Le document en question a l’allure d’un feuilleton dans lequel défilent différentes personnes (des officiers gendarmes). Mais tout ce remue-ménage tourne autour d’une toile de fond :  L’affaire de la « violée » du salon de massage. Le document dont l’authenticité n’est pas contestée, montre l’implication de hautes personnalités de l’État dans ce qui ne peut pas être une affaire privée entre un citoyen et une citoyenne. Jusque-là le public ne disposait que d’indices du complot d’État pour éliminer un opposant politique, compte tenu des agissements maladroits et visibles de petits politiciens du pouvoir envoyés au charbon.
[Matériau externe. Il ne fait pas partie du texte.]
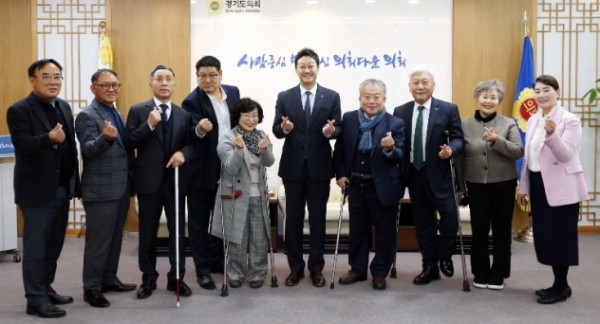 경기도의회 김진경 의장 (출처: 경기도의회) / 2025.11.25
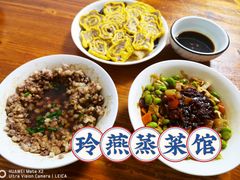 -玲燕蒸菜馆(江东路店)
Il n’est plus besoin d’être grand clerc pour constater la preuve du complot d’État, aussi visible que le nez au milieu du visage.

Ce que le document met à nu c’est la substantifique moelle, terme que nous devons à l’écrivain du 16ème siècle François Rabelais. L’auteur du roman Gargantua donnait au lecteur une leçon de lecture d’un texte : par une lecture attentive et une méditation assidue, rompre l’os pour sucer la substantifique moelle. Ce qu’il appelle ‘’substantifique moelle’’, c’est la quintessence du texte, le noyau dur. Les anglophones l’appellent nitty gritty .

Pape Alé Niang une fois sorti de prison, devra tout de même faire preuve de reconnaissance en remerciant ce régime gaffeur et maladroit pour lui avoir rendu un hommage incommensurable : l’auréole du martyr. Avec une audience nationale et internationale assortie d’une désormais peu honorable réputation pour ses persécuteurs.